O eterno "irmão" de Tenshinhan amarga o fato de não ser o personagem favorito de ninguém. Mas é claramente compreensível. Quem seria fã do coitado do Chaos? Ele é fraco, mais atrapalha do que ajuda nas lutas, e ainda por cima é muito burro (nem sabe contar sem usar as mãos).
Poucos vão concordar, mas Chaos foi o terráqueo com a morte mais digna durante a batalha pelo destino da Terra na saga dos saiyajins.
Chaos é mais um personagem com um conceito interessantíssimo, embora pouco explorado. 
Sua aparência é incomum, pele extremamente pálida, marcas no rosto e um estilo um tanto mórbido para se expressar. Dotado de poderes telecinéticos que possivelmente nasceram com ele, uma vez que nem Tenshinhan, nem seu mestre Tsuru e nem tão pouco Tao Pai Pai fazem algo parecido. Ele dificilmente poderia ser considerado um humano, embora seja classificado como um terráqueo.

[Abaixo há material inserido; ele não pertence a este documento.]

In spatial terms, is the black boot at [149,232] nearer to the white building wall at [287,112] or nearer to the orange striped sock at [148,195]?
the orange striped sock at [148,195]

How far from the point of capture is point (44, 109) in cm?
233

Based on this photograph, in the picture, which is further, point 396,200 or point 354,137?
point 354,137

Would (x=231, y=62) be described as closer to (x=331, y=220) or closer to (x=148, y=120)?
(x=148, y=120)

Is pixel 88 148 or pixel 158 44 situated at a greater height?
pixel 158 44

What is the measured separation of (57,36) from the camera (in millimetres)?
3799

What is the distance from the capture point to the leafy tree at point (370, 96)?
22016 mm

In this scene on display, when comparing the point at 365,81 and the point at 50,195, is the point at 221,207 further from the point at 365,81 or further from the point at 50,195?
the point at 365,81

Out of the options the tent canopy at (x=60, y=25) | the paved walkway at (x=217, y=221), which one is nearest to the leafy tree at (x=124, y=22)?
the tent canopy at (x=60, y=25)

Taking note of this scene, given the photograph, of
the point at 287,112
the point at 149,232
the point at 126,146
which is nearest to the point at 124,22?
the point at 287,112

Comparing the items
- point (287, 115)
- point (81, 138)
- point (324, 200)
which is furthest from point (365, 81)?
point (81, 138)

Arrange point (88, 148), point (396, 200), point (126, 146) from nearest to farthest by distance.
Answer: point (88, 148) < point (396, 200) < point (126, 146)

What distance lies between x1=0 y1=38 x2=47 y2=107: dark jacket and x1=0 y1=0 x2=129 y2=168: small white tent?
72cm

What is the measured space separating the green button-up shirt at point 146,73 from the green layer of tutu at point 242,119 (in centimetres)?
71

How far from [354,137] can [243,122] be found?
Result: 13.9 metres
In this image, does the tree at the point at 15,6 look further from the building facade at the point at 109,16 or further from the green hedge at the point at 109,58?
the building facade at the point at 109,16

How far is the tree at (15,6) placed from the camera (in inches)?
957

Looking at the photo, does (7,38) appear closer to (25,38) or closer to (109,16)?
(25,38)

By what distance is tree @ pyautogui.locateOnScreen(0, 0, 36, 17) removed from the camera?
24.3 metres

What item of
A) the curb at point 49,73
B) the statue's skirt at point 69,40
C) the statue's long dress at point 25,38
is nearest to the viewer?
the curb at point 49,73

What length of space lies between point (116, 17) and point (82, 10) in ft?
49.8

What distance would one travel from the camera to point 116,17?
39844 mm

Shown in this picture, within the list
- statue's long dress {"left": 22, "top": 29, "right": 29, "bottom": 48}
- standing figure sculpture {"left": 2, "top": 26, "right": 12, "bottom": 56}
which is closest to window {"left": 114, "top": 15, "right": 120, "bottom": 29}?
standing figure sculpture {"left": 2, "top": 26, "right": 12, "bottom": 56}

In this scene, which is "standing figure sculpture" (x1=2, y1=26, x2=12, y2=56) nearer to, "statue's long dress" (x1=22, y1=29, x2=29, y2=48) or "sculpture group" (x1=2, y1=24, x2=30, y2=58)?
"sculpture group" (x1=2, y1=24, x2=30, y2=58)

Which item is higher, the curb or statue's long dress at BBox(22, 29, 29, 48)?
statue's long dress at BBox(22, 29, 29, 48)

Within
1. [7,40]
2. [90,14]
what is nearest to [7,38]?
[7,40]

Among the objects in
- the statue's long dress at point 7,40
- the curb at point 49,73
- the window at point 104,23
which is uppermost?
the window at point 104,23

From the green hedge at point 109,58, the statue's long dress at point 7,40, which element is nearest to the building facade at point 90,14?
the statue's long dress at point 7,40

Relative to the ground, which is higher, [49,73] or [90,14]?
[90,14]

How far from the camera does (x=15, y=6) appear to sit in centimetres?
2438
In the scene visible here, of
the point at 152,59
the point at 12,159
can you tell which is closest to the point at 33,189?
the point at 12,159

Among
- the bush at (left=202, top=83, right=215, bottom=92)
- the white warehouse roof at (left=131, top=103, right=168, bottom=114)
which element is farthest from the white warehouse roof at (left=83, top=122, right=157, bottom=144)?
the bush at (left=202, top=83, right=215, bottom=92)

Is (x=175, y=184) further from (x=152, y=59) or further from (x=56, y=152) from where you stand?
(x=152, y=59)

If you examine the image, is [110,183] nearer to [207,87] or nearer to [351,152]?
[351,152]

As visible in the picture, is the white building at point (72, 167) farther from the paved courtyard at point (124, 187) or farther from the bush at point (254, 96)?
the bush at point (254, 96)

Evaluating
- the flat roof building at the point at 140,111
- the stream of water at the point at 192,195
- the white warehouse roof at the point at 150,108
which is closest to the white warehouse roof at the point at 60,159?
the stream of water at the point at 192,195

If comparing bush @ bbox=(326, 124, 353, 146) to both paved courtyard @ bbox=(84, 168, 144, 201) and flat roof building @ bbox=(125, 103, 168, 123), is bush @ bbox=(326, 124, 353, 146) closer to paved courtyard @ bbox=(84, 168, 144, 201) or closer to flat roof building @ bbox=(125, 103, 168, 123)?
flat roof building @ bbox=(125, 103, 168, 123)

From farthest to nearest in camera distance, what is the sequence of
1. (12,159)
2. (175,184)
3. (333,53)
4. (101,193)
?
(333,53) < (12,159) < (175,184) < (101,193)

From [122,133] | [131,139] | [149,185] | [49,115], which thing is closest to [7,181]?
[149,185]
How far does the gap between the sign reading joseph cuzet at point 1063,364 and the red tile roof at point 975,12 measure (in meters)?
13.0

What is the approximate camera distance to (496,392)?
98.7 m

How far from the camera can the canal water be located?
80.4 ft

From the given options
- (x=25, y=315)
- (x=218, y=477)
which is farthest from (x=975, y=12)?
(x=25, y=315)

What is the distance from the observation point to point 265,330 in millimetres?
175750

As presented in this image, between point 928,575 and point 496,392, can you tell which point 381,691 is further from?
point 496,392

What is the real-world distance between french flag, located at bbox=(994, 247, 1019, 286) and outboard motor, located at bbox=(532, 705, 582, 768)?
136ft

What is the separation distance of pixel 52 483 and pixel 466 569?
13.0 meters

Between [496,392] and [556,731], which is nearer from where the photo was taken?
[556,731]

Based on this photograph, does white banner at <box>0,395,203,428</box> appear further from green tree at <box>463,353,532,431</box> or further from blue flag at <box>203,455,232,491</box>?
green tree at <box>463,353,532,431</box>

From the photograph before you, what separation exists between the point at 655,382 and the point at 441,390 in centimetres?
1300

Mei-Ling e Hsien-ko, irmãs Jiang-shi.
Game Darkstalkers da Capcom.
Chaos apresenta um design que lembra vagamente o design de uma personagem muito popular de uma série jogos de luta da Capcom, Hsien-ko de Darkstalkers.
Hsien-ko é classificada como uma Jiang-shi, um tipo de vampiro (ou zumbi) chinês, e Akira Toriyama baseou-se nestas criaturas folclóricas para criar Chaos.

Original Jiang-shi
Existem várias maneiras diferentes para uma pessoa tornar-se um Jiangshi. Eles são, tais como os vampiros ocidentais, mortos-vivos, e algumas pessoas também vivem podem se transformar em Jiangshi depois de serem mordidas ou atacadas por um. 
As pessoas que cometem suicídio e cujos corpos não são enterradas após a morte, ou cujos cadáveres se tornam possuídos por espíritos maliciosos podem transformar-se em Jiangshi
Sacerdotes taoístas também podem reanimar os mortos e transformá-los em Jiangshi.


Não está muito claro que Chaos possa realmente ser um Jiang-shi, mas é notável o detalhe de que ele nunca envelheceu ou sofreu quaisquer tipo de mudanças em sua aparência ao longo de TANTOS anos de sua existência. 
Ele é uma eterna criança, mesmo com os muitos anos de passagem de tempo na história de Dragon Ball. E a resposta para tudo isso talvez seja o fato de Chaos ser um vampirinho chinês.

Impressionante e adorável, não é?



Shin-jin e a Cosmologia de Dragon Ball

Segundo a "mitologia Dragon Ball", os deuses não são eternos, enquanto o bem e o mal, simples conceitos e ideias, estes sim são eternos. 
Os deuses nascem e morrem como qualquer ser mortal, embora possam viver por milhares de anos.
Como nada vivo é eterno, o bem e o mal necessitam de representantes, como Kami-Sama, representante de uma das milhares de forças do bem, e Dabura, representante supremo das forças do mal, assumindo o papel do "diabo".
O Mundo Espiritual é dirigido por uma hierarquia. Começando pelo regente sobre os mortos o Rei Emma, seguido pelos senhores Kaioh, o Grande Senhor Kaioh e finalmente os Supremos Senhores Kaioh (Kaioh-Shins). Shin-jin é o nome das raças dos Kaiohs e Kaioh-Shins.
Existe uma população de oitenta Shin-jins por geração e eles nascem como um fruto de uma Árvore Sobrenatural. Ao nascer, eles disputam títulos de Kaiohs e Dai Kaiohs. Apenas os que nascem dos frutos dourados podem se tornar Kaioh-Shins ou Dai Kaioh-Shins. Os que nascem com maldade no coração são enviados ao inferno e se tornam Makaios ou Makaio-Shins.
Os mais interessantes são os Kaioh-Shins, muito poderosos e responsáveis por proteger e dar vida aos seus respectivos quadrantes do universo, repletos de galáxias, pelos quais são responsáveis.

Universo DBZ
Na cosmologia Dragon Ball, o universo é dividido em níveis de forma similar ao modo como os nórdicos imaginavam o universo, com vários mundos paralelos ligados entre si através dos galhos da colossal árvore mística Yggdrasil.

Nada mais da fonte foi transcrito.